PROBLEM REQUIREMENTS.
Reproduce the material below word for word, from its first line up to and including the line containing "Carte pokémon roucool", and leave the pictures out.

GIVEN DATA.
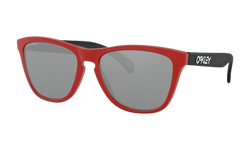 Ochelari de vedere OAKLEY FROGSKINS™ Origins Collection Matte Redline/Mate Black Ink Prizm Black - 2022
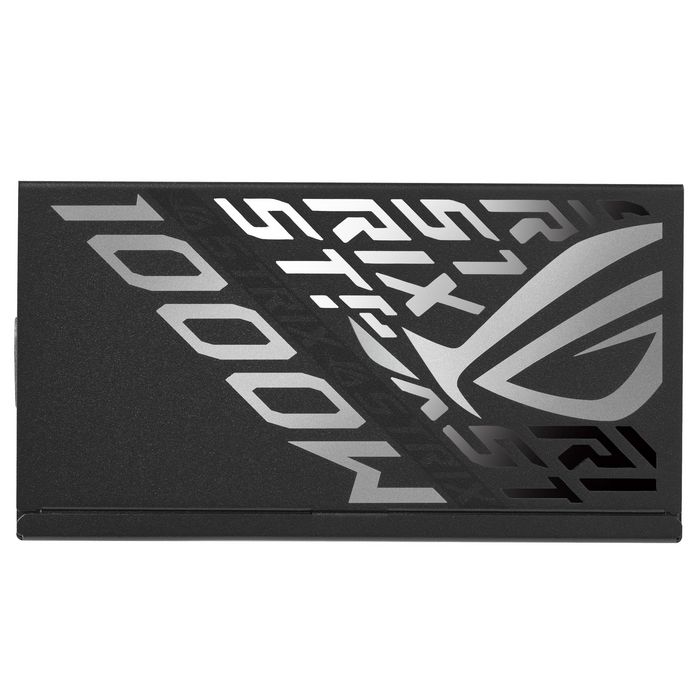 Asus ROG Strix Alimentation PC Gaming 1000W Platinum (ATX 3.1, PCIe 5.0, 80 Plus Platinum, GaN MOSFET, 0dB, Technologie GPU-First, Certifié Cybenetics Lambda A+, Garantie 10 ans)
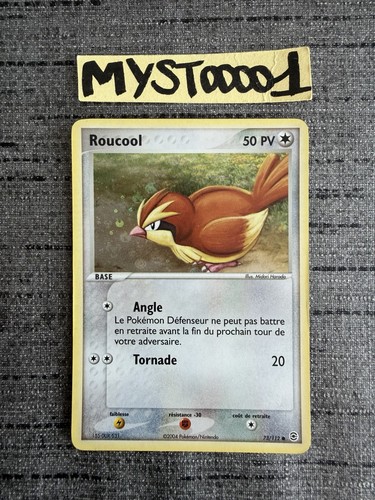Carte pokémon roucool 112 - carte,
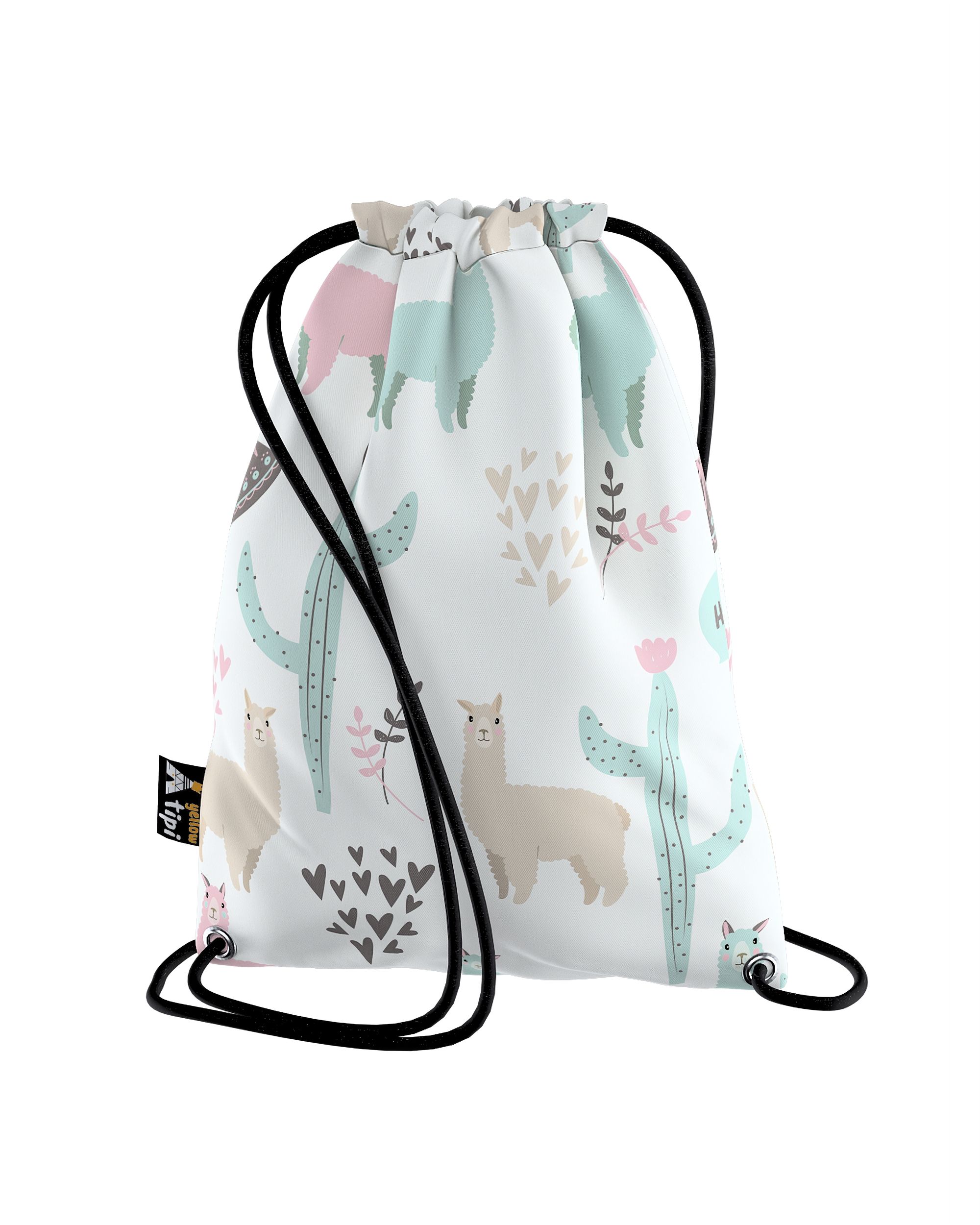 Sac à dos Kiddy couleur vert tissu à motifs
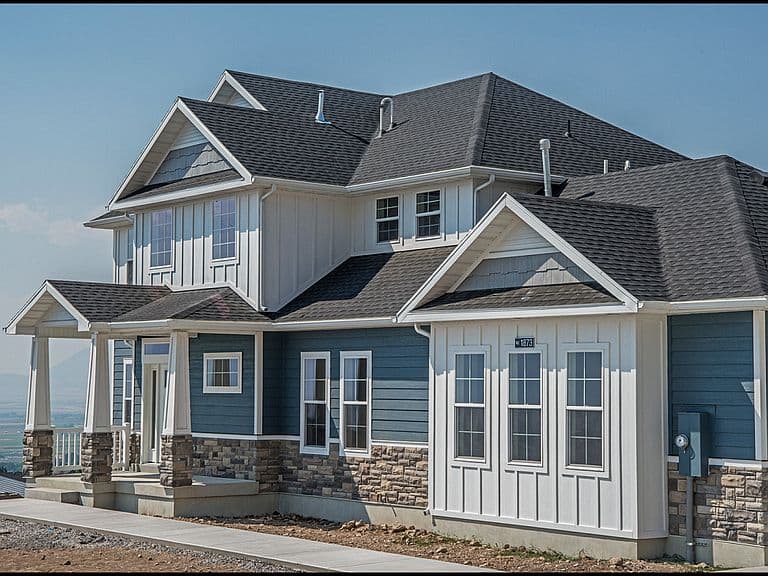 Xavier (Unfinished Basement) Plan, Peak View Estates | OLO Builders photo 2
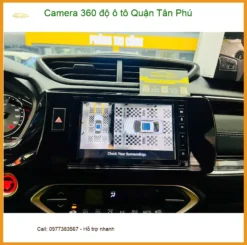 Địa Chỉ Lắp Camera 360 Độ Ô Tô Quận Tân Phú - Giá Tốt TPHCM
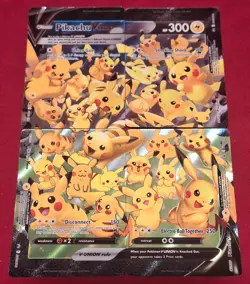 Pikachu V-Union - SWSH139-142 - Pokemon TCG: Celebrations Promo 4 Card Set NM - Image 1
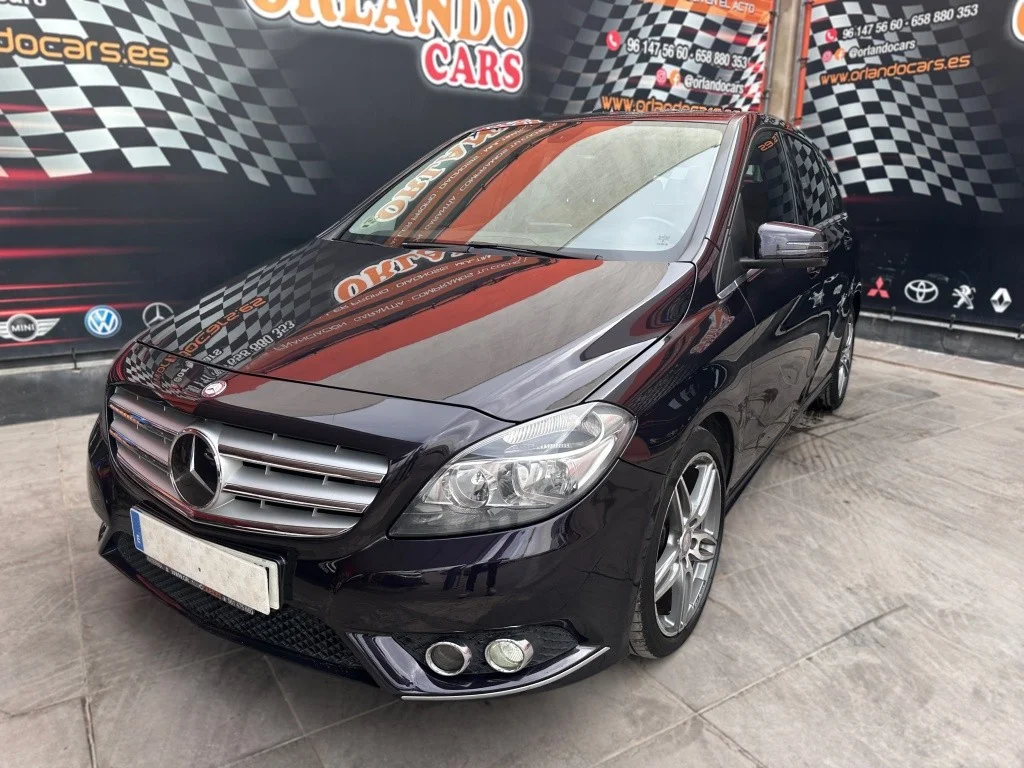 MERCEDES-BENZ Clase B B 200CDI BE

WRITTEN RESPONSE.
 Ochelari de vedere OAKLEY FROGSKINS™ Origins Collection Matte Redline/Mate Black Ink Prizm Black - 2022
 Asus ROG Strix Alimentation PC Gaming 1000W Platinum (ATX 3.1, PCIe 5.0, 80 Plus Platinum, GaN MOSFET, 0dB, Technologie GPU-First, Certifié Cybenetics Lambda A+, Garantie 10 ans)
Carte pokémon roucool 112 - carte,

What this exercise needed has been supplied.